Student Spotlight–Amina Nazarei

What my Afghani roots mean to me.


Amina Nazarei

Amina (Left) as a young child with her father, sister, and mother.

Maleah Phetsomphou, Writer

     In 1983, 4-year old Omar Nazarei fled from Afghanistan with his widowed mother and 7 other siblings. After a long trip around the world, Nazarei immigrated to the United States. Nowadays, Nazarei resides in the Norwin area with his two children. One of his daughters, sophomore Norwin High School student  Amina Nazarei, continues to share his journey to the United States and what it means to her. 

     “During my father’s early childhood, there was a lot of danger going on around him,” said Amina Nazarei. “It was the combination of Russian Cold War conflict and constant terrorism.”

     Nazarei’s father originates from Kabul, the capital city of Afghanistan. Before leaving the country, he lived there for a little under 5 years of his life.

     “People in my father’s town began to be kidnapped and tortured by the Russians due to their resistance to convert to Christianity. My grandfather was one of the victims of the terrorism that occurred in the area. He was kidnapped, and never to be seen again. My father was very young when this happened.”

     As time progressed, the relationship between the Afghanis and Russians continued to deteriorate. The Russians began to target women and children as well.

     “My father’s family was considered royalty, so they were wealthy,” said Nazarei. “One day while playing outside on their large front lawn, my father was shot in the shoulder by a terrorist. My grandfather’s disappearance and my father’s injury prompted my grandmother to decide that it was time to leave. Things were  becoming too dangerous.”

     One night, Nazarei’s grandmother woke up Nazarei’s father and his seven other siblings, ordering them to pack a few bags with their belongings. They would be leaving their home for forever. That night, Nazarei’s grandmother, father, and siblings left Afghanistan. They illegally crossed the border into Pakistan

     “Regardless of the many things they left behind, they were desperate to avoid any more terrorism.”

     After fleeing to Pakistan, Nazarei’s father’s journey to America was not an easy route. Following their journey to Pakistan, they boarded a plane to Germany. After flying to Germany, the Nazareis’ were able to gain access to the United States.
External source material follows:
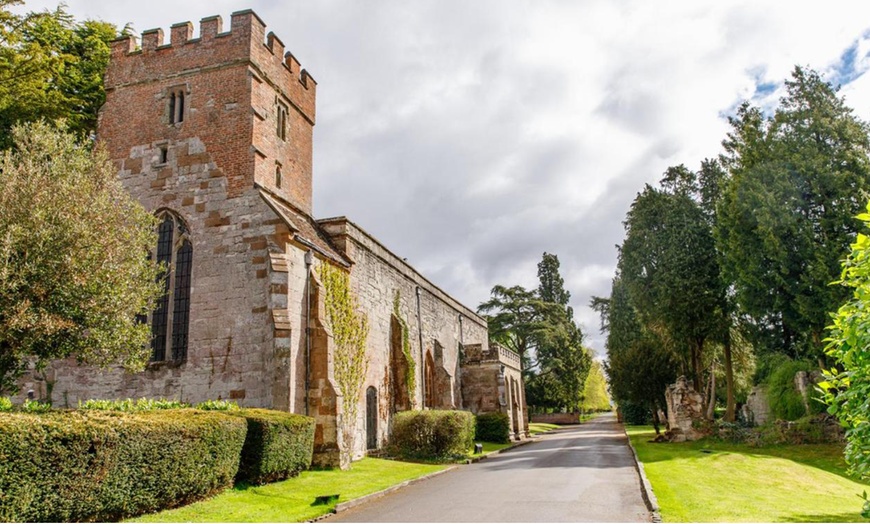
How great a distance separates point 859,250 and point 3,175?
46.9ft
In 1984, they settled in New York City.

     Although Nazarei is not a direct immigrant like her father, she is very familiar with Afghani culture.

     “My sister and I fluently speak and understand Dari. We celebrate Ramadan, and we know how to make traditional food.”

     Nazarei and her family display many aspects of Afghani culture in their daily lives. Alongside lunch, dinner, and all other times for eating, they drink tea. Another common food in their household is rice. 

     A lot of Nazarei’s knowledge of Afghani culture comes from her grandmother.

     “My grandmother, who lives in the D.C. area, refuses to adopt any part of American culture. She tries her very best to maintain the culture she grew up in. When you walk into her house, it’s like you’re transported to a different country.”

     On top of having a deep knowledge of Afghani culture, Nazarei equally participates in America’s.

     “Due to my father’s experience with living in both Afghanistan and America, we have both cultures incorporated into our lives.”

      Nazarei’s father, Omar, enjoys living in the United States. He appreciates the opportunities that he was given.

     “My father loves America, and what it has to offer to everyone. He really believes in the ‘American Dream’.”

     Nazarei has learned many valuable lessons from the actions of her family. She tries to demonstrate some of their characteristics in her life.

     “One of the most important things that my family has taught me is perseverance. Do whatever you possibly can to get to the top. When my father came to the United States, all he had was a ten dollar bill. Now through hard work, he has become quite successful.”

     On top of persevering, Nazarei strives to honor her family.

     “My grandmother constantly reminds me to bring honor to our family. She wants me to remember all of the trouble my ancestors had to go through, and how lucky I am today.”

     In the future, Nazarei will continue to carry on her family’s traditions. She recognizes the importance of preserving Afghani culture. Day by day, she strives to someday bring honor to her family. 

     Nazarei hopes that by listening to her family’s story others will be inspired to be grateful for what they have, and always try their best at everything they do. She also wishes that everyone would be a little more open to understanding people’s differences, and embrace who they are.

     “I think our society would be a lot better if we were all kinder and less judgmental.”